SMOKE GUARD, INC., Defendant.

MEMORANDUM ORDER

LEONARD P. STARK, District Judge.

Pending before the Court is Plaintiff's Motion for Temporary Restraining Order. (D.I. 2) For the reasons below, Plaintiff's motion is DENIED.

1. Plaintiff Stöbich Fire Protection Systems LP ("Plaintiff") filed this lawsuit alleging that Defendant Smoke Guard, Inc. ("Defendant") has violated Sections 7(a)(iii) and 7(b)(ii) of the Distribution Agreement (dated June 1, 2010) between the parties (the "Agreement"), and, separately, the Delaware Uniform Trade Secrets Act, 6 Del.

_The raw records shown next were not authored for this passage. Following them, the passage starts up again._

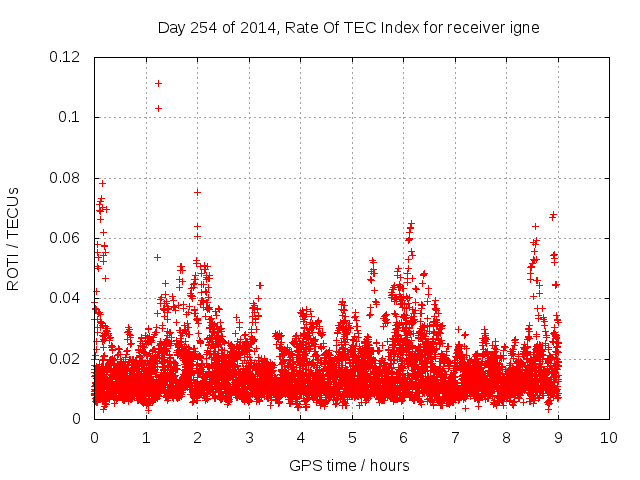 Day 254 of 2014, Rate Of TEC Index for receiver igne

ROTI / TECUs

0.12
0.1
0.08
0.06
0.04
0.02
0

0 1 2 3 4 5 6 7 8 9 10

GPS time / hours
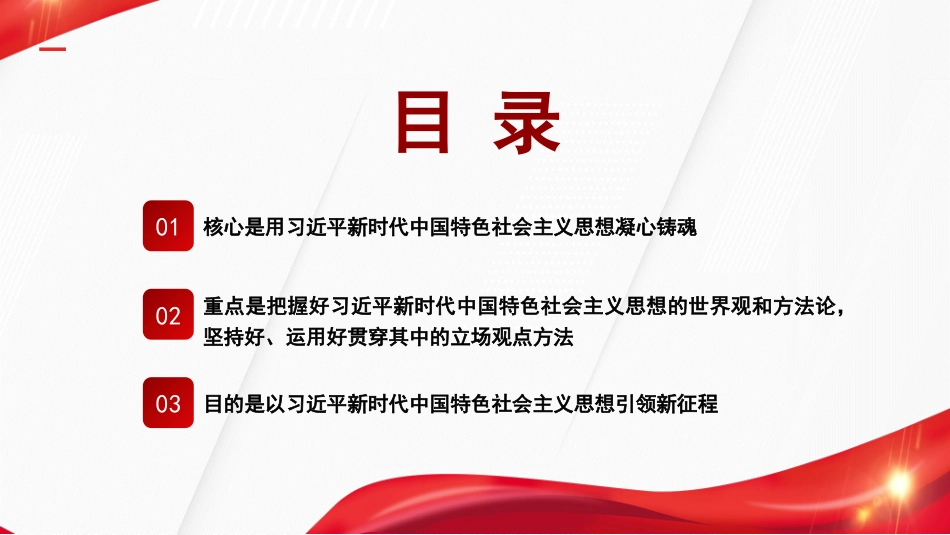 目 录

01 核心是用习近平新时代中国特色社会主义思想凝心铸魂

02 重点是把握好习近平新时代中国特色社会主义思想的世界观和方法论，坚持好、运用好贯穿其中的立场观点方法

03 目的是以习近平新时代中国特色社会主义思想引领新征程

C. § 2001 et seq. (D.I. 1) Yesterday, June 24, 2014, Plaintiff filed a motion for temporary restraining order, requesting that Defendant be restrained from selling, distributing, marketing, or promoting certain new products in violation of the Agreement and the Delaware statute. Plaintiff requested extraordinarily expedited treatment of its motion, seeking resolution prior to the beginning of the American Institute of Architects (AIA) National Convention in Chicago, Illinois, which starts tomorrow, June 26. (D.I. 2) Plaintiff further believes that Defendant intends to begin selling the new products on July 1, 2014. (D.I. 4 at 2) The Court ordered and received letter briefs from the parties today. (D.I. 7, 8)

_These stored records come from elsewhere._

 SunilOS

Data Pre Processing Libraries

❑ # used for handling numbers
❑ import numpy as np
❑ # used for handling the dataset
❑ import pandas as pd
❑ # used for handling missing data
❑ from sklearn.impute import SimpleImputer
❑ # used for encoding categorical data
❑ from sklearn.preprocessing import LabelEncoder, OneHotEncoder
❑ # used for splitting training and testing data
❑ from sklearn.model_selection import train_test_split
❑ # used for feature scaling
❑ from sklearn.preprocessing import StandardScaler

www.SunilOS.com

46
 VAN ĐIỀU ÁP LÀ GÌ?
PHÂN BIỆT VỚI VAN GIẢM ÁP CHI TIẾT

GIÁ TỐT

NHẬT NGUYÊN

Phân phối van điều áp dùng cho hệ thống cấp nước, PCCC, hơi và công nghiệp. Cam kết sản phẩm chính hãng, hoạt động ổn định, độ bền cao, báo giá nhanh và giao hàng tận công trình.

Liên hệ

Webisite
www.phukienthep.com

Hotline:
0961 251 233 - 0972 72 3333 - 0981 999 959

2. Pursuant to Federal Rule of Civil Procedure 65, the Court has discretion to decide whether to grant the requested extraordinary relief. See Kos Pharm., Inc. v. Andrx Corp., 369 F.3d 700, 708 (3d Cir. 2004) ("Preliminary injunctive relief is an extraordinary remedy and should be granted only in limited circumstances.") (internal quotation marks omitted). A party seeking a temporary restraining order must show: (1) "a reasonable probability of success on the merits;" (2) "the movant will be irreparably injured by denial of the relief;" (3) "granting preliminary relief will [not] result in even greater harm to the nonmoving party;" and (4) "granting the preliminary relief will be in the public interest." Allegheny Energy, Inc. v. DQE, Inc., 171 F.3d 153, 158 (3d Cir. 1999).

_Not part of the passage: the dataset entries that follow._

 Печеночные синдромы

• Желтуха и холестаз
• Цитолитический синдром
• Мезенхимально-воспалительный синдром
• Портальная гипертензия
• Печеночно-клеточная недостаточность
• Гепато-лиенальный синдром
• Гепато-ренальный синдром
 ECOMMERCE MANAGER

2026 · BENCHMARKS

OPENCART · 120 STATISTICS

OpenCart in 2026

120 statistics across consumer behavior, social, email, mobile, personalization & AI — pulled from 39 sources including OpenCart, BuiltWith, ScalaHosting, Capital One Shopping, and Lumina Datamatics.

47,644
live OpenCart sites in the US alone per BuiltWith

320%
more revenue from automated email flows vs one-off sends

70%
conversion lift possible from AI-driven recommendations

3. Plaintiff has failed to show a likelihood of success on the merits. It appears likely that the non-compete provision on which Plaintiff relies (Section 7(a)(iii)) expired with the termination of the Agreement, as this provision (unlike others in the Agreement) contains no survival clause. As for the trade secret claims (based on alleged violations of Section 7(b)(ii) of the Agreement as well as Delaware statute), the Court does not find a likelihood of success given Plaintiff's failure to identify with specificity one or more trade secrets to which Defendant had access and could have misused. See generally IDX Sys. Corp. v. Epic Sys. Corp., 285 F.3d 581, 583-84 (7th Cir. 2002) (stating plaintiff "must demonstrate that [trade secret] is valuable, not known to others who might profit by its use, and has been handled by means reasonably designed to maintain secrecy").

4. With regard to irreparable harm, the record the Court has been provided of the parties' pre-suit correspondence shows that Defendant made clear at least many months ago its views with respect to expiration of the non-compete provision in the Agreement and its belief that it had not been provided access to any specific trade secret belonging to Plaintiff. ( See D.I. 7 Exs.)[1] In this context, especially given the timing of the lawsuit and the motion, the Court finds no persuasive basis to conclude that any harm Plaintiff will suffer in the absence of a TRO would be irreparable.

5. On balance of the harms, Plaintiff again fails to persuade the Court. The lack of irreparable harm to Plaintiff is outweighed by the harm that would be caused to Defendant from entry of the requested TRO, which would disrupt Defendant's planned display at the AIA convention tomorrow and interfere with Defendant's marketing plans. Particularly given that Plaintiff appears to have had some notice well before yesterday of at least a significant portion of Defendant's plans, the balance of harms disfavors granting a TRO.

6. Finally, the public interest disfavors relief as well. In the extremely short time Plaintiff has given the Court to decide its motion, Plaintiff has failed to show that the public interest supports immediate judicial intervention in the parties' competitive relationship in the manner proposed by Plaintiff.

Accordingly, IT IS HEREBY ORDERED that Plaintiff's Motion for Temporary Restraining Order (D.I. 2) is DENIED.